** BEGIN Records shown **

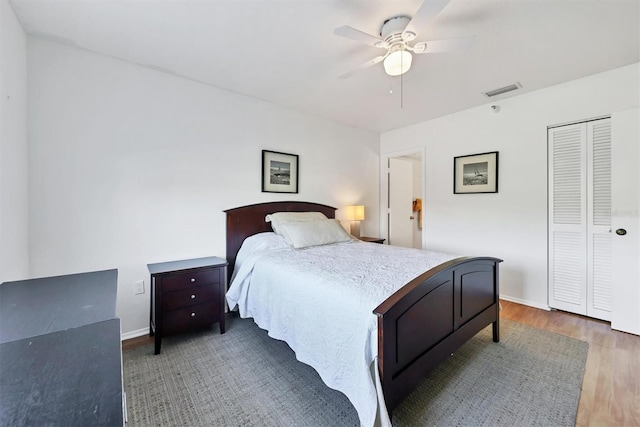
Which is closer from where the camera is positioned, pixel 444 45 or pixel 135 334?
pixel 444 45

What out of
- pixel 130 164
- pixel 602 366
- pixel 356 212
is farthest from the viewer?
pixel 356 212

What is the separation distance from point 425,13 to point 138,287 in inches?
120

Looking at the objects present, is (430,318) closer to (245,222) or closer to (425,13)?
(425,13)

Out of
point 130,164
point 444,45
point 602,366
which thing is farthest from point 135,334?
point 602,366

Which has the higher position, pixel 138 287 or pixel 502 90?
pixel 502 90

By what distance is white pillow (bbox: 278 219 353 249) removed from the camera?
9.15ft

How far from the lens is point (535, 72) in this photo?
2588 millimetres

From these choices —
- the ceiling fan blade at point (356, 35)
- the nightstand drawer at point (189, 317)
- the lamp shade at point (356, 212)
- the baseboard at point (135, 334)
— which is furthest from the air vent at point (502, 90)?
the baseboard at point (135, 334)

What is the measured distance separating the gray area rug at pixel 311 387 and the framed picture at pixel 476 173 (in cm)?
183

** END Records shown **
** BEGIN Records shown **

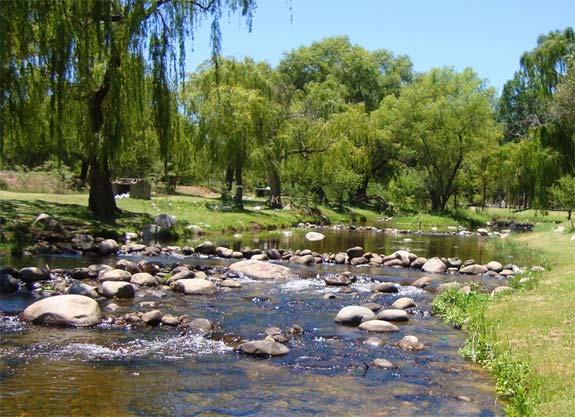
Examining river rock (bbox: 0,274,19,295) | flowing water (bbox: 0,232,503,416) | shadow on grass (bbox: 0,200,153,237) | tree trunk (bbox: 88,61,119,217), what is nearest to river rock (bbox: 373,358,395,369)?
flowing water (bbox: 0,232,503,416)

** END Records shown **

Copy the entries again word for word, starting at the line containing "Which is closer" and ending at the line containing "2588 millimetres".

Which is closer from where the camera is positioned, pixel 444 45 or pixel 135 334?
pixel 444 45

What out of
- pixel 130 164
- pixel 602 366
- pixel 356 212
is farthest from the viewer?
pixel 356 212

What is the separation distance from point 425,13 to point 138,287 in inches?
120

Looking at the objects present, is (430,318) closer to (245,222) or closer to (425,13)?
(425,13)

Out of
point 130,164
point 444,45
point 602,366
which thing is farthest from point 135,334?
point 602,366

Which has the higher position, pixel 138 287 or pixel 502 90?
pixel 502 90

By what distance is white pillow (bbox: 278 219 353 249) removed from the camera?
9.15ft

How far from the lens is point (535, 72) in this photo?
2588 millimetres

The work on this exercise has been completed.